- INSTRUCTION
Treat the line containing "In the photograph shown, how" as the first line and the final line of the material below as the last; reproduce that range exactly.

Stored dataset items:
-=-=-=-=-

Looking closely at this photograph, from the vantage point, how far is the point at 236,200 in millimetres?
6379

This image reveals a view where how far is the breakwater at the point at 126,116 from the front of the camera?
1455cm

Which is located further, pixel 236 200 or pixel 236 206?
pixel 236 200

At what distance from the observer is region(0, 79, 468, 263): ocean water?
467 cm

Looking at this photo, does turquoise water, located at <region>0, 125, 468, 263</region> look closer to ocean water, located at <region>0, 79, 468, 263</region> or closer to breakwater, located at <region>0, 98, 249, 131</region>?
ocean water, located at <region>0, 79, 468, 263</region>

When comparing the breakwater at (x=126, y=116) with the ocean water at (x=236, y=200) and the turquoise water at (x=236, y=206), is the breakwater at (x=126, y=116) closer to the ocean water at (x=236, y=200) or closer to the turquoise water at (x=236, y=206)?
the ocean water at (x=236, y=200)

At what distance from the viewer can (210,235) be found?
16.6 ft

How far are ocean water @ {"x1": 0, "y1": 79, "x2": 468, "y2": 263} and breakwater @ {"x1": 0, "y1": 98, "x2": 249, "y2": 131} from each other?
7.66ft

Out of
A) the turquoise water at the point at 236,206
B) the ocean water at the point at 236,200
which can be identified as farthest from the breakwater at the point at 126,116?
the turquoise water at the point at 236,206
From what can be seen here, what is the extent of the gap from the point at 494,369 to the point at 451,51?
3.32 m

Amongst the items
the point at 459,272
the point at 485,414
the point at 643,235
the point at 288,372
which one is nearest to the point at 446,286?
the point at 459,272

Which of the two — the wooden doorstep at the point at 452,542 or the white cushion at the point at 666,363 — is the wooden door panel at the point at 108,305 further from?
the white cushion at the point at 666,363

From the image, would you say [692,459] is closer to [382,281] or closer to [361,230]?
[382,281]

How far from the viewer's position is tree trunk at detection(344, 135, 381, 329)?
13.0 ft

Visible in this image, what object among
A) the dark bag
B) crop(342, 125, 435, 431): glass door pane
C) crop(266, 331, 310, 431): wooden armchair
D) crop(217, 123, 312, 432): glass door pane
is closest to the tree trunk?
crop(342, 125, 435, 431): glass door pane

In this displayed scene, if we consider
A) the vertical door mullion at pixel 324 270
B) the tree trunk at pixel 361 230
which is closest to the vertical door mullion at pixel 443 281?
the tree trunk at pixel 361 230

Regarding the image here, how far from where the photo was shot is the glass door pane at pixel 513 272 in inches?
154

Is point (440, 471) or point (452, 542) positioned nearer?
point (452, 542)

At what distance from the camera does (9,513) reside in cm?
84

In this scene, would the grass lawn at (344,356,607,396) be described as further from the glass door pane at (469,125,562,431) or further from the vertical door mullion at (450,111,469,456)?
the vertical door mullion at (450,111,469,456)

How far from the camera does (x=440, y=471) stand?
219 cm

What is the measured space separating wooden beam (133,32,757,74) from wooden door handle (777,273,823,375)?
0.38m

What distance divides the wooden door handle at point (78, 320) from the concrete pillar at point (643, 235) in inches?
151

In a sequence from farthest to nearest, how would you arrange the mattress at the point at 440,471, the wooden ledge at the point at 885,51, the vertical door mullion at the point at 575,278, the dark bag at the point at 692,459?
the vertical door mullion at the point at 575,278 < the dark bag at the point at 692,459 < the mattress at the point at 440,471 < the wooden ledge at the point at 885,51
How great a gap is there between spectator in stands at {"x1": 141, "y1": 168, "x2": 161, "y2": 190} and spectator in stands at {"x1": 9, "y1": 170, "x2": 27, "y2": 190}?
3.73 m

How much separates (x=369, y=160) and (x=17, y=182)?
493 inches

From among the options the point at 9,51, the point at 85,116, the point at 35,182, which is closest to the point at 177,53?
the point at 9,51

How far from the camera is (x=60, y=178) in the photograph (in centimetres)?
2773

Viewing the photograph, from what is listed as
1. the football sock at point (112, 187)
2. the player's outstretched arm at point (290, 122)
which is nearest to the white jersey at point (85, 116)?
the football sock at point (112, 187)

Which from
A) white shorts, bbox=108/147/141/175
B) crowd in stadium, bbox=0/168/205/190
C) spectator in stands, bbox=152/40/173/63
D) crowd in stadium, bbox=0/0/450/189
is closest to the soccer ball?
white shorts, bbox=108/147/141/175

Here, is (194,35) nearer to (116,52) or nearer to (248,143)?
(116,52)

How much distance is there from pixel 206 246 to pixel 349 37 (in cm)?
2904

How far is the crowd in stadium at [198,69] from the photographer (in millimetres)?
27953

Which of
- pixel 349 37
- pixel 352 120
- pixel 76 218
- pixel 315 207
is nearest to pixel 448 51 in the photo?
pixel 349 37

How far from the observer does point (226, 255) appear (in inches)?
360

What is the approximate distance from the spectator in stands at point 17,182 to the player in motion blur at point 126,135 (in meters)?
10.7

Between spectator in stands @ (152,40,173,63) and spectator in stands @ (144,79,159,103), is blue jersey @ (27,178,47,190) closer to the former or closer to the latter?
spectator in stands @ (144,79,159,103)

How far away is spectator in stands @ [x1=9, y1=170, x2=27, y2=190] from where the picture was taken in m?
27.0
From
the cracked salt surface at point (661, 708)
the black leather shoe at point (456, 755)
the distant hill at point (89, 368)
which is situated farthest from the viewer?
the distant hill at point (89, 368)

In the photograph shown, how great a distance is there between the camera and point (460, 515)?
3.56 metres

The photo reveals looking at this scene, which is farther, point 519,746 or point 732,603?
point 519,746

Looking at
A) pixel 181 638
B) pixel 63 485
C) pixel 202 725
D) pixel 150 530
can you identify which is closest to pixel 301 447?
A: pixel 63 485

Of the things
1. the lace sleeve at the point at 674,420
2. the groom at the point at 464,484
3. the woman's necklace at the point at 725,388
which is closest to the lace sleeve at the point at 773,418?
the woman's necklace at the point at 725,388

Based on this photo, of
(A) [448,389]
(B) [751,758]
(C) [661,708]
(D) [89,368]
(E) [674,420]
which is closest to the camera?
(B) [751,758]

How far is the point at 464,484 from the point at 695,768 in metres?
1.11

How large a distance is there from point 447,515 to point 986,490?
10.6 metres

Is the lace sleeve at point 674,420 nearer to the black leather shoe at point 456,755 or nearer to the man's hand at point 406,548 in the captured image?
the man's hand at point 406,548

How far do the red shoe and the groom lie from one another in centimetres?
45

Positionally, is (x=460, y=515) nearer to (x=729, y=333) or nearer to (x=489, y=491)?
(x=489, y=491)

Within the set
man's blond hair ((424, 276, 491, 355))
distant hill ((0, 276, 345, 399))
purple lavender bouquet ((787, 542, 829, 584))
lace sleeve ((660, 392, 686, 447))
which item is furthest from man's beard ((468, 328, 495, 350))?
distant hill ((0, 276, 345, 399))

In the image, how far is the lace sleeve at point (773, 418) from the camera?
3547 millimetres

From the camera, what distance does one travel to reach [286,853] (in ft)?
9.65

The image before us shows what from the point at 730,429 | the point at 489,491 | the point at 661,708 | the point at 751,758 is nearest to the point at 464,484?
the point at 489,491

-=-=-=-=-

- SOLUTION TO THIS PROBLEM
In the photograph shown, how great a distance is there between the camera and point (460, 515)?
3.56 metres

The photo reveals looking at this scene, which is farther, point 519,746 or point 732,603?
point 519,746

Looking at
A) pixel 181 638
B) pixel 63 485
C) pixel 202 725
D) pixel 150 530
can you identify which is closest to pixel 301 447?
A: pixel 63 485

Of the things
1. the lace sleeve at the point at 674,420
2. the groom at the point at 464,484
3. the woman's necklace at the point at 725,388
which is closest to the lace sleeve at the point at 773,418?
the woman's necklace at the point at 725,388

Based on this photo, of
(A) [448,389]
(B) [751,758]
(C) [661,708]
(D) [89,368]
(E) [674,420]
which is closest to the camera?
(B) [751,758]

How far is the point at 464,484 from the point at 695,768 in metres?
1.11

How large a distance is there from point 447,515 to point 986,490?
10.6 metres

Is the lace sleeve at point 674,420 nearer to the black leather shoe at point 456,755 or nearer to the man's hand at point 406,548 in the captured image?
the man's hand at point 406,548

How far do the red shoe and the groom lie from one another in centimetres?
45

Positionally, is (x=460, y=515) nearer to (x=729, y=333) or nearer to (x=489, y=491)?
(x=489, y=491)

Within the set
man's blond hair ((424, 276, 491, 355))
distant hill ((0, 276, 345, 399))
purple lavender bouquet ((787, 542, 829, 584))
lace sleeve ((660, 392, 686, 447))
which item is furthest from man's beard ((468, 328, 495, 350))?
distant hill ((0, 276, 345, 399))

In the image, how far is the lace sleeve at point (773, 418) from the camera?
3547 millimetres

From the camera, what distance does one travel to reach [286,853] (in ft)?
9.65

The image before us shows what from the point at 730,429 | the point at 489,491 | the point at 661,708 | the point at 751,758 is nearest to the point at 464,484?
the point at 489,491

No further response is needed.